Written task a: Reproduce the passage from the post on lost opportunities that begins at the words "I've been struggling" and stops after "gotten me thinking.".

-- begin Passage given --

Thursday, November 8, 2012

Personal Post: On Lost Opportunities

I've been struggling to write this post for the past few days and while I still don't think it's perfect, here's what I've come up with:

I dearly miss my college, the friends I had there and the community, however small, that I built there. And this weekend is our Homecoming. It's my very first homecoming as an alumna, or would have been, as I won't actually get to be there for reasons that are almost entirely my own fault. And it's gotten me thinking.

I've always had this phantom feeling that I've never been entirely in charge of my own life, never really done anything for myself. I sometimes feel more like a balloon pulled along by its string in the wind than a person with agency, a brain, and two legs. I've struggled in the past with making concrete decisions, especially fairly long term and significant ones, I think because I'm afraid of missing other opportunities. Yet suddenly and somewhat ironically I find myself doing just that - unable to attend homecoming, unable to afford big purchases, unable to grab opportunities - because I'm still floating, and that wind is now gone. Call it what you want (inadequacy issues, unmotivated, directionless, etc), it's hard for me to go after what I want in life mostly because I really just have no idea what I want.

-- end Passage given --
-- begin Material for this exercise --

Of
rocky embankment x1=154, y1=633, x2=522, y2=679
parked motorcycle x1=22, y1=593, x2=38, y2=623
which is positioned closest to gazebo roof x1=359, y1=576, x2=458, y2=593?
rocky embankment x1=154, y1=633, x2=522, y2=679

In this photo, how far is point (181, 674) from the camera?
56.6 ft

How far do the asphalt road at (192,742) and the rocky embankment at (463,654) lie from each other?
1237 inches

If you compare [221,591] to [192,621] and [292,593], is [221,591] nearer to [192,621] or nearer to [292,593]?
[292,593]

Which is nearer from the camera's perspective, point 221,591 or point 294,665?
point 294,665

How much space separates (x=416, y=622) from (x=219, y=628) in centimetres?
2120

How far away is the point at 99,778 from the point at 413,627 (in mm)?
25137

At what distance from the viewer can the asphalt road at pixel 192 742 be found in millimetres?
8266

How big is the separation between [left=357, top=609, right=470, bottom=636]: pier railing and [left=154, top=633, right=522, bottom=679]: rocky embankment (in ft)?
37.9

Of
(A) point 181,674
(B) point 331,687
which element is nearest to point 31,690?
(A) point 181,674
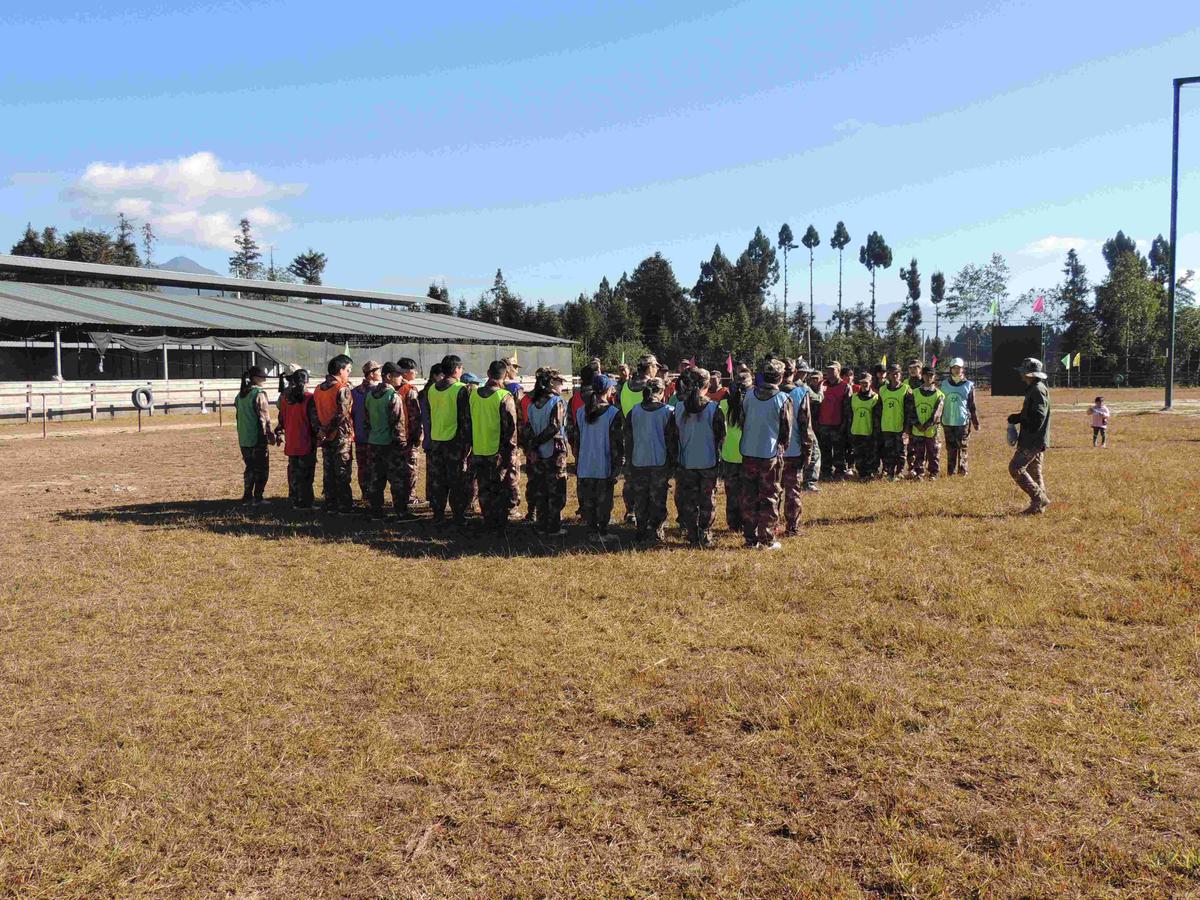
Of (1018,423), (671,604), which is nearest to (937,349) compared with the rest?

-- end Material for this exercise --

Written task b: Locate every line of the listing above that contains the word "camera", and copy each of those lines.

Problem solution a:
I've been struggling to write this post for the past few days and while I still don't think it's perfect, here's what I've come up with:

I dearly miss my college, the friends I had there and the community, however small, that I built there. And this weekend is our Homecoming. It's my very first homecoming as an alumna, or would have been, as I won't actually get to be there for reasons that are almost entirely my own fault. And it's gotten me thinking.

Problem solution b:
In this photo, how far is point (181, 674) from the camera?
Which is nearer from the camera's perspective, point 221,591 or point 294,665?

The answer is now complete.